The Domain was listed on the State Heritage Register in 2011; the nomination was submitted by National Trust of Australia (NSW) and supported by the Hunter Regional Committee of the National Trust and University of Newcastle’s Coal River Working Party.
The nomination supported listing the entire precinct because of the significance of the landscape, particularly the grounds, quarried wall that provides the northern boundary and the reshaping of the entire land to form a platform for the military buildings and parade ground to be created.
The Domain is also of national heritage significance. The National Trust (NSW) and Coal River Working Party support the Domain’s inclusion on Australia’s National Heritage List; numerous national nominations have been submitted. It is now extremely upsetting to see a large area of the former parade ground diminished.
The excavation is 20 to 30metres away from the Wallis Shaft (the earliest working coal shaft in the southern hemisphere) and my concern was for archaeology there.
The construction of a car park introduces a new use in that area of the Domain and seriously diminishes the heritage character.

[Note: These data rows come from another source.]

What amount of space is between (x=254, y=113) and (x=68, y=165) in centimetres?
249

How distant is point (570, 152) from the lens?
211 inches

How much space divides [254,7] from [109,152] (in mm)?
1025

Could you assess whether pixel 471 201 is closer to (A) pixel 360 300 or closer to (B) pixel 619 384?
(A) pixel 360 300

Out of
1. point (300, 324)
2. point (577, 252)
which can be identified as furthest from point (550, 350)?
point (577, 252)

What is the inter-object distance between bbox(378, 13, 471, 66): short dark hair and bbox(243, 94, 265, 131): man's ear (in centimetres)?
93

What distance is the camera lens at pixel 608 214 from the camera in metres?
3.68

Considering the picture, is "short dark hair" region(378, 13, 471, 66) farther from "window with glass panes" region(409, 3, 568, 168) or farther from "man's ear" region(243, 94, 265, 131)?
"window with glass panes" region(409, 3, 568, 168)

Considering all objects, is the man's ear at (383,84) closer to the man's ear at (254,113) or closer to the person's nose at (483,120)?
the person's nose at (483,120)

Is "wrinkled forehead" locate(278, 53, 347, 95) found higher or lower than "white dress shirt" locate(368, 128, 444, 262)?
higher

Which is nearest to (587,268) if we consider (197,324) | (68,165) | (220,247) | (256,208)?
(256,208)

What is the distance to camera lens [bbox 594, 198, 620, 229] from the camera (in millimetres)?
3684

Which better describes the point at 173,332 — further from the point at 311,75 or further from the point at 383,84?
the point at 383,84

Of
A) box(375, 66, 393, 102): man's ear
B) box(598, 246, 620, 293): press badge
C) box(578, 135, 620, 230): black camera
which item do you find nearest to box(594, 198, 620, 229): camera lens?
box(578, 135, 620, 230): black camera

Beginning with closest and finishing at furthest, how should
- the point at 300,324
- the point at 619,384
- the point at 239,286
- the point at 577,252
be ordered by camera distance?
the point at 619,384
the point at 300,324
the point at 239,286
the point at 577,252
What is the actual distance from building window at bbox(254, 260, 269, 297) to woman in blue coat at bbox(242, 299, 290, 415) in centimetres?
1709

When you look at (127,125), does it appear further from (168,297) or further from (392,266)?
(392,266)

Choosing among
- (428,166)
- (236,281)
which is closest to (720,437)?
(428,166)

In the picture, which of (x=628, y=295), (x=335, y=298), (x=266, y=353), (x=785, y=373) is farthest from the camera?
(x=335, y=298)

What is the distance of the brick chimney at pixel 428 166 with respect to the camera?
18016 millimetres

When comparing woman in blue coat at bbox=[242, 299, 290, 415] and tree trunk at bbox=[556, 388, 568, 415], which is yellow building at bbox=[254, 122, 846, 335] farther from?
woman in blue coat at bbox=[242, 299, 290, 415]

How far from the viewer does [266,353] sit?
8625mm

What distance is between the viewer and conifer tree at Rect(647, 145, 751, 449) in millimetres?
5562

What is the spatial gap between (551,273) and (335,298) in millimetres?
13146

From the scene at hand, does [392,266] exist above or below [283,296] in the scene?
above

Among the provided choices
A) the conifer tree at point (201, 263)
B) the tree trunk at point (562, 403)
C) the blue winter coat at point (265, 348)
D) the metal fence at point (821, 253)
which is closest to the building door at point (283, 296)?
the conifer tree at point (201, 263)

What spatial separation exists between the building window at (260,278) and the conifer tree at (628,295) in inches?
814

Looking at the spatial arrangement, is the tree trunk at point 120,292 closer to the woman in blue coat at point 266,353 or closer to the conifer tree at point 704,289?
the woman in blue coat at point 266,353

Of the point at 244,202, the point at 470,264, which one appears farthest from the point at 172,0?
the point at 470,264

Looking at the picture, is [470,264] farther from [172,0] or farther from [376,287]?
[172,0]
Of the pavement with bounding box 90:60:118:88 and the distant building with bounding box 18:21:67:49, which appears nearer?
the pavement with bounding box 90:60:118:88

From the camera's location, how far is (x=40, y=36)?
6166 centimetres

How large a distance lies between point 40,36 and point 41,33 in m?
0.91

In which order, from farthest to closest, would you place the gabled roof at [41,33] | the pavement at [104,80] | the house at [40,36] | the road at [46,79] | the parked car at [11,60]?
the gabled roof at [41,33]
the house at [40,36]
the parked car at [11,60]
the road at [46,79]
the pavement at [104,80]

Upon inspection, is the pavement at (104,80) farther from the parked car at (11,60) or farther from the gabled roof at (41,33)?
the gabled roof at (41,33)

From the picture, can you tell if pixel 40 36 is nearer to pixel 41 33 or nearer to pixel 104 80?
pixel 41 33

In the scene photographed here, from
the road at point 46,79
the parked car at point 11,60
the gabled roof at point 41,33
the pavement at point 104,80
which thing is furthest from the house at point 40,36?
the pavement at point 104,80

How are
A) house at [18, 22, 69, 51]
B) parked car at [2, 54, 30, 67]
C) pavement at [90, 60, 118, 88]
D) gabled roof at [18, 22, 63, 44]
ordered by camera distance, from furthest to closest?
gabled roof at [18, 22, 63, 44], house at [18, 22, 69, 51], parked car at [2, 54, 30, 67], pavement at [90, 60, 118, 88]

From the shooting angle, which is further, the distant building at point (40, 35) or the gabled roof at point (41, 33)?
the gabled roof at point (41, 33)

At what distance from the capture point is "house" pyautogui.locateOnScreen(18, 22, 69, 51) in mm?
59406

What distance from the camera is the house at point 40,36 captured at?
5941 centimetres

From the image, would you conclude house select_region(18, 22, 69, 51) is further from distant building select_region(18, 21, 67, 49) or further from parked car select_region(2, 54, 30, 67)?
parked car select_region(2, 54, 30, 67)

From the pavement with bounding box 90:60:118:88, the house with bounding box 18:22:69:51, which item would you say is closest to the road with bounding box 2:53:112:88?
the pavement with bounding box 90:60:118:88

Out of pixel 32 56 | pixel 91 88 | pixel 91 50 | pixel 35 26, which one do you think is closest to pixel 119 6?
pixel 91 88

Furthermore, these works also affect future interpretation of the military aspects of the Domain.
As far as I know, there has been no community discussion about future plans for the site.
Reflecting on recent issues in front of the Newcastle inquiry, it would seem to me that some plans and decision-making about important public infrastructure in Newcastle are being made at an arm’s length in Sydney, away from people here in Newcastle.
The community deserves better.
In any future plans for the historically significant James Fletcher site, I hope there will be robust public discussion and consultation about this culturally valuable place that belongs to the people of NSW, a place that should continue in public use.
So let’s begin a conversation now about the Newcastle Domain. Let’s learn about heritage there, its government use over two centuries, its continued adaptation and history of accidental uses guided by public need.
If the Domain was to have a new use, how could it be used? A community arts space, university campus or cultural centre?
There is so much history associated with the Domain for artists to interpret, from the earliest working coal shaft in the southern hemisphere, to Aboriginal corroborees, Governor Macquarie’s visits to Government House, the military barracks complex, the Industrial Girls School and the first government ‘‘asylum’’ in Australia for the intellectually disabled.